__WHAT YOU WILL DO__
Swap "sheer cliff face" for "steep cliff face" wherever it occurs in the lines below, then reproduce the lines with nothing else changed. Omit the pictures.

(Lines drawn from a collection)

========================================================================

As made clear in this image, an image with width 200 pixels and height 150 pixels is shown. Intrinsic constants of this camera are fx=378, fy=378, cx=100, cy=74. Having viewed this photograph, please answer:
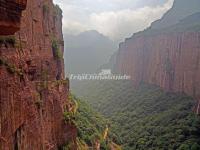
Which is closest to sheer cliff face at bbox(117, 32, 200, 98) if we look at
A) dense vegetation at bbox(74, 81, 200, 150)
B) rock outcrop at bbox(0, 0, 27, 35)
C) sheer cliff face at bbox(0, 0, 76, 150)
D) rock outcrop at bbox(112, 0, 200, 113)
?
rock outcrop at bbox(112, 0, 200, 113)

========================================================================

__FINAL ANSWER__
As made clear in this image, an image with width 200 pixels and height 150 pixels is shown. Intrinsic constants of this camera are fx=378, fy=378, cx=100, cy=74. Having viewed this photograph, please answer:
Which is closest to steep cliff face at bbox(117, 32, 200, 98) if we look at
A) dense vegetation at bbox(74, 81, 200, 150)
B) rock outcrop at bbox(0, 0, 27, 35)
C) steep cliff face at bbox(0, 0, 76, 150)
D) rock outcrop at bbox(112, 0, 200, 113)
?
rock outcrop at bbox(112, 0, 200, 113)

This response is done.